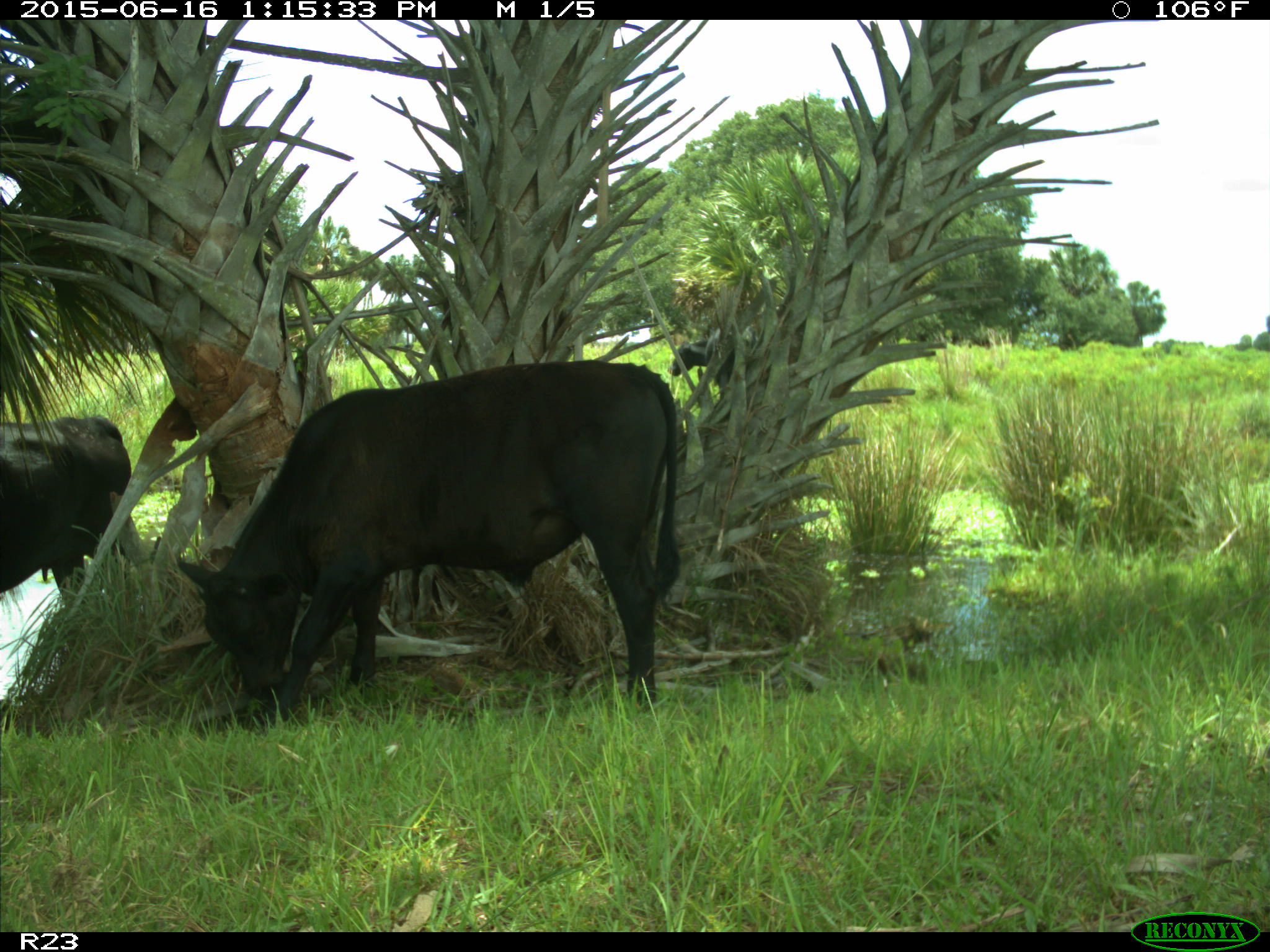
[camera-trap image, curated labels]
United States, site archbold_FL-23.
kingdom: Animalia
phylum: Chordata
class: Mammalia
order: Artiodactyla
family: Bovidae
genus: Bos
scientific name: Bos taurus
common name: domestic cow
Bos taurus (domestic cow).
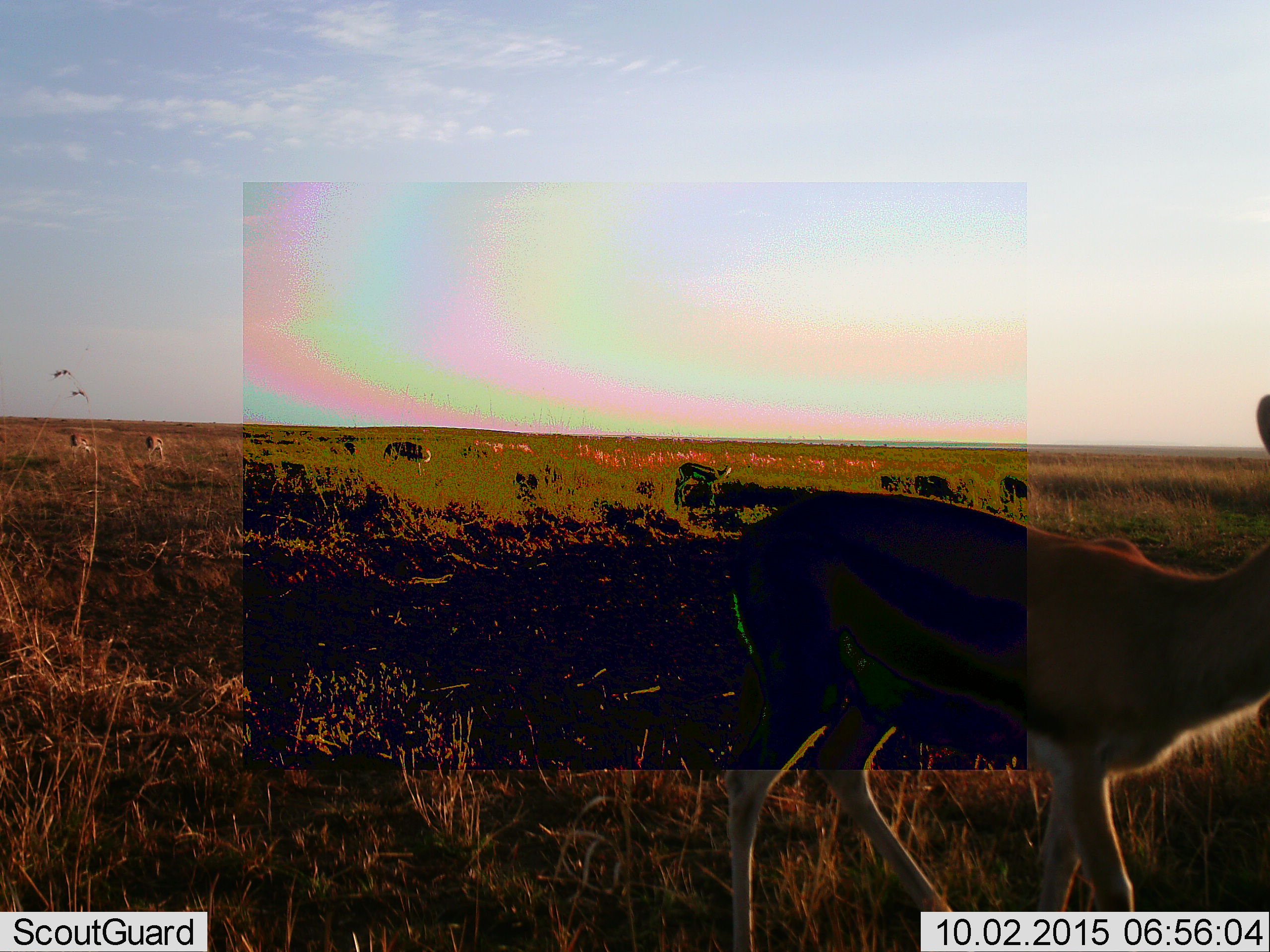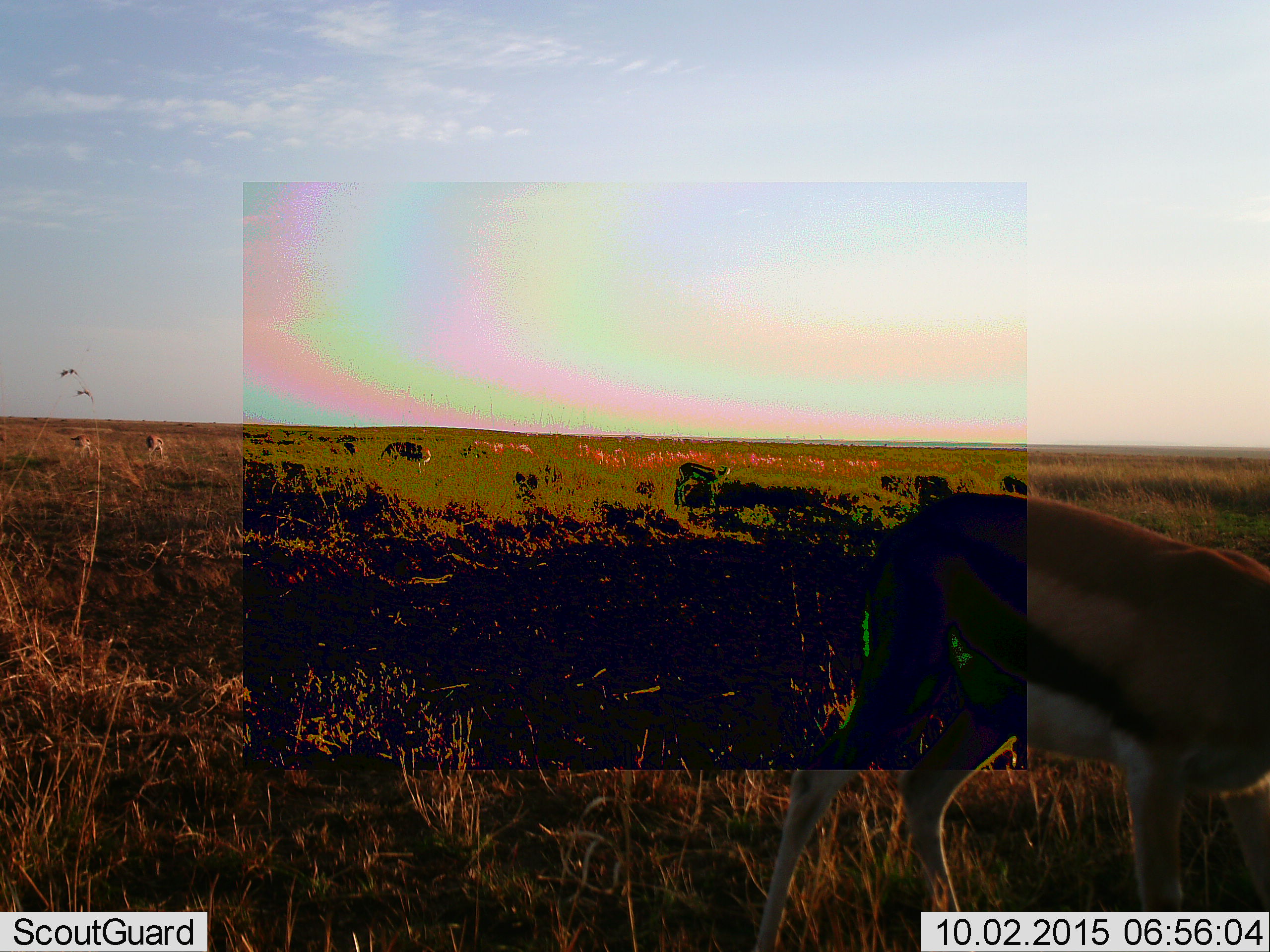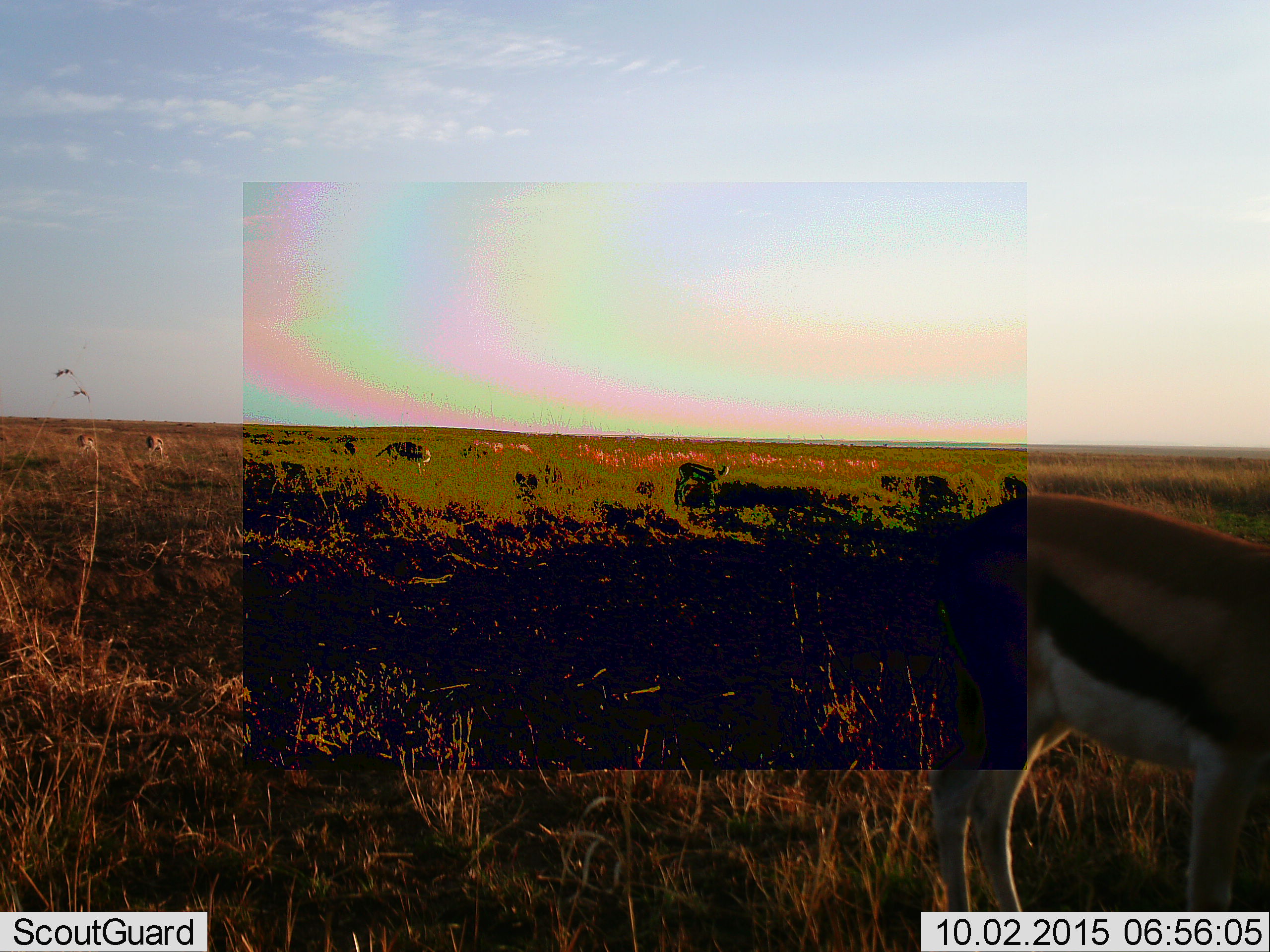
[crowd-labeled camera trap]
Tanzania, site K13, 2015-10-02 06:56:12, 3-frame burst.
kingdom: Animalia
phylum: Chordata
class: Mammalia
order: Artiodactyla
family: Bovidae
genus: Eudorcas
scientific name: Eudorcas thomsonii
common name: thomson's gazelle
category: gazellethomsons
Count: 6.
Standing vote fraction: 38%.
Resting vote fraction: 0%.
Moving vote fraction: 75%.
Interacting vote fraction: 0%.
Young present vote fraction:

• Your objective: Determine how many lines in the records contain "trap", and reply with the number only.

• Exercise solution: 2